つるの先がゴーレムの脚まで最接近したときにカシスは一瞬肩を震わせていたが、つるが遡上して胴体や腕を狙ったときは肩の力を抜いて落ち着いた様子だった。やはりカシスも、脚の異変には気付いている。私は無詠唱で、ゴーレムに魔法をかけた。
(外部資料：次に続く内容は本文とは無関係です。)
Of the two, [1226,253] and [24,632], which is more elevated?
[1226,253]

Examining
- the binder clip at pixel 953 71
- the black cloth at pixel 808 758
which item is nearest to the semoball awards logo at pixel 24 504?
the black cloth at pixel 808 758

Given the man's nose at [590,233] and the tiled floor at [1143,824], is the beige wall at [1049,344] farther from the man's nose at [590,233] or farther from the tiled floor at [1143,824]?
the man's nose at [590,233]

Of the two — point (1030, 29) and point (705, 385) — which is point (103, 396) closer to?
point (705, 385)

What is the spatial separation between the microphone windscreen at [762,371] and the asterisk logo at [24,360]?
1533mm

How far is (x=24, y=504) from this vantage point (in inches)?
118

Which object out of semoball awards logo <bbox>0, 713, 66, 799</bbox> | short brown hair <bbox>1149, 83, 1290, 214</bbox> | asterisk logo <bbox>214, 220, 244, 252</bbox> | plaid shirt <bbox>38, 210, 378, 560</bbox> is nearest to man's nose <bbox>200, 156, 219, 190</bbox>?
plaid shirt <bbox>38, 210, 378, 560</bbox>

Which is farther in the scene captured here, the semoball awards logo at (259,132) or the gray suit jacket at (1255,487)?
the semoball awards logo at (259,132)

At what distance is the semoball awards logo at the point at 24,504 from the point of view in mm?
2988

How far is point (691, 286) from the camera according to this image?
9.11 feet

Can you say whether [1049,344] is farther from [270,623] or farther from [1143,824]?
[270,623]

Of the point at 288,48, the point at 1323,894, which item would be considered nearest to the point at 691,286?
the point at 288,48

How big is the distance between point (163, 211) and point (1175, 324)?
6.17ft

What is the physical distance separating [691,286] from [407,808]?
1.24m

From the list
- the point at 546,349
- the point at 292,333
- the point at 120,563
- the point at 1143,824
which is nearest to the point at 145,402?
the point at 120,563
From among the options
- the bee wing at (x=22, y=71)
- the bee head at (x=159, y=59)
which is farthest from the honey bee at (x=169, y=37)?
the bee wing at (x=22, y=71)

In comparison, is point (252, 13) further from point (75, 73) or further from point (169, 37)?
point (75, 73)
ゴーレムは、ハンナの放ったつるで胴体と腕をしばられ、身動きできない様子だった。


「‥‥驚いたね。木の魔法でつるを自在に操るなんて、成績上位者にしかできないよ」


カシスはどこか余裕ありげな表情をごまかしつつ、驚いた感じを見せた。


「ありがとうございます、カシスさま。ただ、わたくしの成績は学年51位でございます」

「おや、ずいぶん下位のほうじゃないか、確か学年は60人だから‥‥」

「はい、下のほうでございます。ですが、ある方に助けられ、無事5年生へ進級することになりました。わたくしはその方に大変感謝しております」


ハンナの言葉とともに私は前へ進み出て、ハンナに並んだ。


「‥私はハンナの友達です」

「そうか、あなたが教えたんだね。すごい」


カシスは少しの間、両手を叩いた。しかし叩き終わったと思うと、急に目を鋭くさせた。


「‥でも、僕のゴーレムはこんなものじゃないよ」


そう言った瞬間、ゴーレムは腕をばきばきと広げた。つるが音を立ててちぎれていく。


『オオオオオオオオオ!!!!!!』


ゴーレムは唸り声をあげた。火が燃えるときのように、音だけで空気がゆれているような気がした。胴体をひねらせて胴体のつるを振り切った後、まず左足を前に出して、大きな地響きを作ってきた。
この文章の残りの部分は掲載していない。